San Juan, Puerto Rico, Age 8 - I have just spotted an Empanada stand.
San Juan, Puerto Rico, Age 8 – I have just spotted an Empanada stand.

I can honestly say that in my thirty-eight years, there was maybe two years that I was not “obese,” though I have rarely regretted it. I have often wished to be thinner, but I rarely regretted being a big man. I enjoy life, I eat and drink and live big because to do otherwise would be a disservice to life. But to be honest, I haven’t exactly “lived big.”  I have lived well, but not big. I have never had the motivation to live truly big. I take life as it comes, enjoy it thoroughly and rarely regretted it. But enjoying life without balance has come home to roost.
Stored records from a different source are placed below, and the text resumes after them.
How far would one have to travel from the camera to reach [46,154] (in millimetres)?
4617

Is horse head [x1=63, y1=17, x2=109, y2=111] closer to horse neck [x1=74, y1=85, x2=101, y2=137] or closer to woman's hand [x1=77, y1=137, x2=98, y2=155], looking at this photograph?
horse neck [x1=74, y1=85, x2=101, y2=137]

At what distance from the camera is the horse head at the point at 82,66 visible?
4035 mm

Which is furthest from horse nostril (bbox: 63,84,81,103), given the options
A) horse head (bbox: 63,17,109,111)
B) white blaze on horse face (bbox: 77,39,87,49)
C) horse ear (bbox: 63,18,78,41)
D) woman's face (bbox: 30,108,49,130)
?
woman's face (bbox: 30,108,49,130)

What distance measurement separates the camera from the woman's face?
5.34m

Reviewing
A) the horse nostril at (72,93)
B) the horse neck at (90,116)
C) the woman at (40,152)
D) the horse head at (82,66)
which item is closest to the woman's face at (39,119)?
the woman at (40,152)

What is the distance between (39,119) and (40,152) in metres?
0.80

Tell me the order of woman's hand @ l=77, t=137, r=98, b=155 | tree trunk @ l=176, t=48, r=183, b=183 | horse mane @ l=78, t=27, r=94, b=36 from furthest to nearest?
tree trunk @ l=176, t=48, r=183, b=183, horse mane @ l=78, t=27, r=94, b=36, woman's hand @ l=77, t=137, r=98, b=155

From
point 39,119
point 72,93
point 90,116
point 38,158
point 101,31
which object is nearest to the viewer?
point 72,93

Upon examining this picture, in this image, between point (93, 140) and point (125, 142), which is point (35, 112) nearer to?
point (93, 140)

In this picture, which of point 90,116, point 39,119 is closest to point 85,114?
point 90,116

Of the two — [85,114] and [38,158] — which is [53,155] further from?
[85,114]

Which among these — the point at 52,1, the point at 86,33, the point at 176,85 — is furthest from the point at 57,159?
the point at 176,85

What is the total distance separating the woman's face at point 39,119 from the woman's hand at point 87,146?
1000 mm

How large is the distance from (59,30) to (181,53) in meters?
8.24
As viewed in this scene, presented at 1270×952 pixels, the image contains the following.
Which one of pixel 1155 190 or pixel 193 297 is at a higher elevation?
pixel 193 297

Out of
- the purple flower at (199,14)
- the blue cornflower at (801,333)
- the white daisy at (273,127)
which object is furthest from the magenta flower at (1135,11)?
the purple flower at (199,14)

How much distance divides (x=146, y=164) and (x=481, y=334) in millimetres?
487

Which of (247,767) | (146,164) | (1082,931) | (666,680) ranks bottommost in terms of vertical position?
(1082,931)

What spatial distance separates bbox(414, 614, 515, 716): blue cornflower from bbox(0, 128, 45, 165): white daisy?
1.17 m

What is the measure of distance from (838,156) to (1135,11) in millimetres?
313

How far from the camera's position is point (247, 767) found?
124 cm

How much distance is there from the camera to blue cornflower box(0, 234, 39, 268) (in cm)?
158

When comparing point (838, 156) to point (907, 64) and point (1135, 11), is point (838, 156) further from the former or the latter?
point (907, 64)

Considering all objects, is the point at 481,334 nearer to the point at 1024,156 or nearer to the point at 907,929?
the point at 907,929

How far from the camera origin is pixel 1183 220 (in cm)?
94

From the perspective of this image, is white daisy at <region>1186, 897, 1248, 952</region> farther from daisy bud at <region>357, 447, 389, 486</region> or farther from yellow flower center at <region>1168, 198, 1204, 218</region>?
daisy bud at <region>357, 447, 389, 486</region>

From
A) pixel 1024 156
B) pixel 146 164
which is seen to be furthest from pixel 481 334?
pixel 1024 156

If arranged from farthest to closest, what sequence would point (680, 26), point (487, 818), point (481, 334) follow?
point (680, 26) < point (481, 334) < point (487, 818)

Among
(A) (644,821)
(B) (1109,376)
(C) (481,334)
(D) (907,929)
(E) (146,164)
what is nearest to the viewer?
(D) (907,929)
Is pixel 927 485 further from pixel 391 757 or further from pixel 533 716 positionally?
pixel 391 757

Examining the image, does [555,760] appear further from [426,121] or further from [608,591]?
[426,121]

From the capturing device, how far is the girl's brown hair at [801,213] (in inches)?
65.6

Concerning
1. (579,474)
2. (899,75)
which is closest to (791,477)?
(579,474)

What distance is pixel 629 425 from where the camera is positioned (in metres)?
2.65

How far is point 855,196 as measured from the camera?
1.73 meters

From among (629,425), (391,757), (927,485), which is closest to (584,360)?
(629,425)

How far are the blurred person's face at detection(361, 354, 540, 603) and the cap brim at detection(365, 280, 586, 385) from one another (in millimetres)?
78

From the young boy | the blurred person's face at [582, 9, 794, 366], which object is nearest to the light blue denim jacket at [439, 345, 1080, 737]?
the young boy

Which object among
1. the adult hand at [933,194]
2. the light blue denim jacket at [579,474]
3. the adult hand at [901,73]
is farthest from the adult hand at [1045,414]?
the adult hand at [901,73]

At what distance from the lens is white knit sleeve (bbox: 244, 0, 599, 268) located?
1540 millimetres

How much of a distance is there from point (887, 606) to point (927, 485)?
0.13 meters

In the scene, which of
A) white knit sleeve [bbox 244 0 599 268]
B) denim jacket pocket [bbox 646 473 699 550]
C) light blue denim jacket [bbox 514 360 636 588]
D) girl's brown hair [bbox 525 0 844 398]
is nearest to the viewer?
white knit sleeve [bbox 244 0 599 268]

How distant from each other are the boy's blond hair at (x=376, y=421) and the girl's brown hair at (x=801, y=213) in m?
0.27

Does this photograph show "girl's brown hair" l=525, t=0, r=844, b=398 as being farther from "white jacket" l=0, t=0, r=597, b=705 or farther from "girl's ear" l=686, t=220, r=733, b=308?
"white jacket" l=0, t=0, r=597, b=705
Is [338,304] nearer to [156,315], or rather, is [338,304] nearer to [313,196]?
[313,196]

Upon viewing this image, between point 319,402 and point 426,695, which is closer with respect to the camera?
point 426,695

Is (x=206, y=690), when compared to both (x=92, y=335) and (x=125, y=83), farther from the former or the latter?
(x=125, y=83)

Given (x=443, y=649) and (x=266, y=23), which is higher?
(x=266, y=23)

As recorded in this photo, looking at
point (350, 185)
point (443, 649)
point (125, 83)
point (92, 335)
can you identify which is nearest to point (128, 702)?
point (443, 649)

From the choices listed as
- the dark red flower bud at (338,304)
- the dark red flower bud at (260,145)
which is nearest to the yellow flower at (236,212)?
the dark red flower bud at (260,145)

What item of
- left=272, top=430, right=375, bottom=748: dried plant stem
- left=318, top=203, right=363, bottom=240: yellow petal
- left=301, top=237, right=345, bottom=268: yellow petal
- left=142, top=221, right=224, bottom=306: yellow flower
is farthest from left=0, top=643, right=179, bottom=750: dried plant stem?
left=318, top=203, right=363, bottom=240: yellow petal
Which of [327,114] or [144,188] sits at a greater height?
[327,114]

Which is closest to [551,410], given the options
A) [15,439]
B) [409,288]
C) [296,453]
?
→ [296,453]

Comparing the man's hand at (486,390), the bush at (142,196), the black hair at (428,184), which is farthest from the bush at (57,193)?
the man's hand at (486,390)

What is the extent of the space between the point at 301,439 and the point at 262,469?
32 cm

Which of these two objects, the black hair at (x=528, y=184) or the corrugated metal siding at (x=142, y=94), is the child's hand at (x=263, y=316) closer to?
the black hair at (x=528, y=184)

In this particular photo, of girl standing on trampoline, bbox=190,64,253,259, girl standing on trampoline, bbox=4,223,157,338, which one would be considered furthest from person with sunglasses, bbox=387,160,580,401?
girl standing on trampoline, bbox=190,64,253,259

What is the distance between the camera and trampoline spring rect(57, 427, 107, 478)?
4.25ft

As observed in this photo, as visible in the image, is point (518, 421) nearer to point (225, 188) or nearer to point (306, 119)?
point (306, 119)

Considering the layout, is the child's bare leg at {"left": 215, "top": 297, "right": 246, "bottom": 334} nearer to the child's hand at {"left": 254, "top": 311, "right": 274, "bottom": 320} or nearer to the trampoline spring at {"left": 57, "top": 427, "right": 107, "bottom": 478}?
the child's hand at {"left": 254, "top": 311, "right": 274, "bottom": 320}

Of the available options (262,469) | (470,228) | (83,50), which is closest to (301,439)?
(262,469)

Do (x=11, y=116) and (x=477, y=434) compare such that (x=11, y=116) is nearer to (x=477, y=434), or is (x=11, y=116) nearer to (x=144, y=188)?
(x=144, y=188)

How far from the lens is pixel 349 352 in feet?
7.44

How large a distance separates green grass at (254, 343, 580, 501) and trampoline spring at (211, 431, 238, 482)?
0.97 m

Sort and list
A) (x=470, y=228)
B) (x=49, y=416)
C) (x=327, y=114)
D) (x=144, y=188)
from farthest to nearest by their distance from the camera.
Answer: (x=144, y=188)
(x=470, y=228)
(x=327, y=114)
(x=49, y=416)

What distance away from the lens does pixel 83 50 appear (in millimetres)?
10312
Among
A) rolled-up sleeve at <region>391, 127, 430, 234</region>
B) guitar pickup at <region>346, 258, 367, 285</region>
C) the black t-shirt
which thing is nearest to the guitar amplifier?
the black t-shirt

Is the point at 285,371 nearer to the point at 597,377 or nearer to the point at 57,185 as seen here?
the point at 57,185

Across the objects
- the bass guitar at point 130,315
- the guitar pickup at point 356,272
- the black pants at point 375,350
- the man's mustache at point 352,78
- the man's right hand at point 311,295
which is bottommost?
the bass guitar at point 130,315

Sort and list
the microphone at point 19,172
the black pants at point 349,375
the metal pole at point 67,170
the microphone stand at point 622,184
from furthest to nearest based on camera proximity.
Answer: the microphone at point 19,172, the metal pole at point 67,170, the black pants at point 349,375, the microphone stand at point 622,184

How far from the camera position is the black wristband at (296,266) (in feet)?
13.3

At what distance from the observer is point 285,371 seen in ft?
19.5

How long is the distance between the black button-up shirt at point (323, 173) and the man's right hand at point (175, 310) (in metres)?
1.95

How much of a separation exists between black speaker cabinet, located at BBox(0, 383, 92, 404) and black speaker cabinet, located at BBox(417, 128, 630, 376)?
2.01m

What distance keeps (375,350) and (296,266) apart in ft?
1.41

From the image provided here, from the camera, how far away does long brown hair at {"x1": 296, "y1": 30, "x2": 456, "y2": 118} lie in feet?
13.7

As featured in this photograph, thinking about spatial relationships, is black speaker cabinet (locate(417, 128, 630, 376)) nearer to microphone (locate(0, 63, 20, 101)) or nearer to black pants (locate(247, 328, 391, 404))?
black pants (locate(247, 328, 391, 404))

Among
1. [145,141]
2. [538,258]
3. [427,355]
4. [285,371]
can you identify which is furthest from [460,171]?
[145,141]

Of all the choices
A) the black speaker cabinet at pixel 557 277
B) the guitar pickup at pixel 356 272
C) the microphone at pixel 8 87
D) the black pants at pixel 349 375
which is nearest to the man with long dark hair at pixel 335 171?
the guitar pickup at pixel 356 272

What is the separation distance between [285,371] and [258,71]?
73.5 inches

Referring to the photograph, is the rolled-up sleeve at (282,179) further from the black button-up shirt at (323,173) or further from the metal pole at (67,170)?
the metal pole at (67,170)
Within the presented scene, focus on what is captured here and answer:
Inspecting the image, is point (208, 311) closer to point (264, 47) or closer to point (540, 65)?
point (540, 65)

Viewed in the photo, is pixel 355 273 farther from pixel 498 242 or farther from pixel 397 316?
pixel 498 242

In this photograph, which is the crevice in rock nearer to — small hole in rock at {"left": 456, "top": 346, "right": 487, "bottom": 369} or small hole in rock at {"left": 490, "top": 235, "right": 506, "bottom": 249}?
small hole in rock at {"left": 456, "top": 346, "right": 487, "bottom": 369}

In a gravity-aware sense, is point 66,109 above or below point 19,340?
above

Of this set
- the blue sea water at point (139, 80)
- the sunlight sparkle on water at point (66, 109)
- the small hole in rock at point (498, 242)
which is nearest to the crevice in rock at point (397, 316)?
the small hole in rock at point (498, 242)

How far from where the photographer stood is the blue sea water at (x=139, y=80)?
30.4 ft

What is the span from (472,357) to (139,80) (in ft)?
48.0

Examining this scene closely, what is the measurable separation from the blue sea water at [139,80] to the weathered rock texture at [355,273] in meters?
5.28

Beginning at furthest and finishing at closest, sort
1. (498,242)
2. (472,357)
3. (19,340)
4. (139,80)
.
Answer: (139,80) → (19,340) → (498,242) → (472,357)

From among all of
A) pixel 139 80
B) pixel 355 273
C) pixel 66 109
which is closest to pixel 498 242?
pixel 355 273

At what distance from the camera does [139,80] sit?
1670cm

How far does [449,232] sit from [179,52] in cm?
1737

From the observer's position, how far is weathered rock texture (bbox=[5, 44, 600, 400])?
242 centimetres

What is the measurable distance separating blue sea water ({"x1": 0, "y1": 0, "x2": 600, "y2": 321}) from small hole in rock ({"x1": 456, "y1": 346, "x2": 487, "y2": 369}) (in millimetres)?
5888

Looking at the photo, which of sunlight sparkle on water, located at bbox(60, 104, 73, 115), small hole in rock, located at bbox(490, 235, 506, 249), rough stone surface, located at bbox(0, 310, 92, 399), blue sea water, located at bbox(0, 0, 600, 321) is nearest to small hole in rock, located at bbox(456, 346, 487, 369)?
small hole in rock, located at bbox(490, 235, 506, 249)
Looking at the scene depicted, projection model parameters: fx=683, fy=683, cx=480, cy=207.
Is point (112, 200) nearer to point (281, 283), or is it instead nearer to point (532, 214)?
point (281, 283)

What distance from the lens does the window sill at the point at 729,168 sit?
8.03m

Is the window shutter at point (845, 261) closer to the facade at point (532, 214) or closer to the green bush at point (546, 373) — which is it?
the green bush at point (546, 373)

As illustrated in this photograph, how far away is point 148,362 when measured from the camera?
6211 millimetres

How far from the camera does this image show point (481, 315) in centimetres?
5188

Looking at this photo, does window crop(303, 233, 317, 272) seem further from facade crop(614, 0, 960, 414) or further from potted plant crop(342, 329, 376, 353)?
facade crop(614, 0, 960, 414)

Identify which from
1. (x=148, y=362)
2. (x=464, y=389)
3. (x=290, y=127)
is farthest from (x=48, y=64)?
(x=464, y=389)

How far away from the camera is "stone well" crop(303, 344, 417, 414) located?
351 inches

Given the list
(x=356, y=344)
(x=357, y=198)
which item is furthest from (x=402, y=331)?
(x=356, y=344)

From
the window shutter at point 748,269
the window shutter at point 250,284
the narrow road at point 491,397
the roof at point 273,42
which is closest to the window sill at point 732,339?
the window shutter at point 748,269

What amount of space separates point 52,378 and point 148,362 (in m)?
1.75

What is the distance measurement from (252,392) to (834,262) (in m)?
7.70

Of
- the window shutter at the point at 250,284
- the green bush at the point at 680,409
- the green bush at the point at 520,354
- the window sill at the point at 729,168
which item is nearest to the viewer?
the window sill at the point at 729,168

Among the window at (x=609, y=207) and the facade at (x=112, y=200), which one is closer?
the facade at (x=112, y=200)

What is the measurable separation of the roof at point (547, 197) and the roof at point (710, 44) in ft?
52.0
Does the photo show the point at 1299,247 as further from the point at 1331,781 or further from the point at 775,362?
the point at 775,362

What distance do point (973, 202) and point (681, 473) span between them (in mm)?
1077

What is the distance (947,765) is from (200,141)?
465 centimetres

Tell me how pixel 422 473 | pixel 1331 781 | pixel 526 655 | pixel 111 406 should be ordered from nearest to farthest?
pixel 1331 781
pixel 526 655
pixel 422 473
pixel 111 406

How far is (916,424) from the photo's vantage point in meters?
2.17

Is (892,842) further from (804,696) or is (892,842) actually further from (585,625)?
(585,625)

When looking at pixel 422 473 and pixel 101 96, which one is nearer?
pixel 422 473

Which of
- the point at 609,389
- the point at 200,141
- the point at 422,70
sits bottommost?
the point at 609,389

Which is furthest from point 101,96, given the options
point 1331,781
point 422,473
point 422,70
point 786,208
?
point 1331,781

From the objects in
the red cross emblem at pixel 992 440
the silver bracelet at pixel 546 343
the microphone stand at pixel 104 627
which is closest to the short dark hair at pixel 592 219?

Given the lifestyle I lead, I may not be able to play with my grandchildren, assuming I live to see them. Given the lifestyle I lead, I may not be able to help my youngest daughter learn how to ride a bike or play soccer.  Given the lifestyle I lead, I may have to quit the profession I worked my ass off to get into. Given the lifestyle I lead, I may not be able to be the husband I should be to my wife. These things I will regret.

I cannot let this happen. There is still time to make a change. And while it may only delay the inevitable, there is still time. Time to enjoy those memories-yet-to-be, those spontaneous moments other’s take for granted. I may never be able to ride a roller coaster again, to feel the wind and shearing forces play upon my person, nor be able to look up at the sky at night without laying on my back first, or play a sport more rigorous than softball for fear of injuring my back, but I can still do many things and I can do them better yet. I will do them better. For my children. DSC_7266For my wife. For my grandchildren yet to be conceived (and better not for a long time, Sophia). And for myself.

Today, I start a new journey. It’s not going to be pretty; I am going to fall and stumble, I am going to want to quit, but I cannot. I simply cannot fail.

I can do more than survive, I can live. And I’ll do it big.

Just not as fat.

3 thoughts on “Do not go gentle into that good night… The Journey of a Fat man on the Road to be Less

  1. Deanna Pierce says:

    While I don’t agree with you seeing yourself as “fat”, I will always promote healthier ways of living to anybody! Your reasons for change are the best they could be. I wish you the best of luck on this journey to a better, healthier you!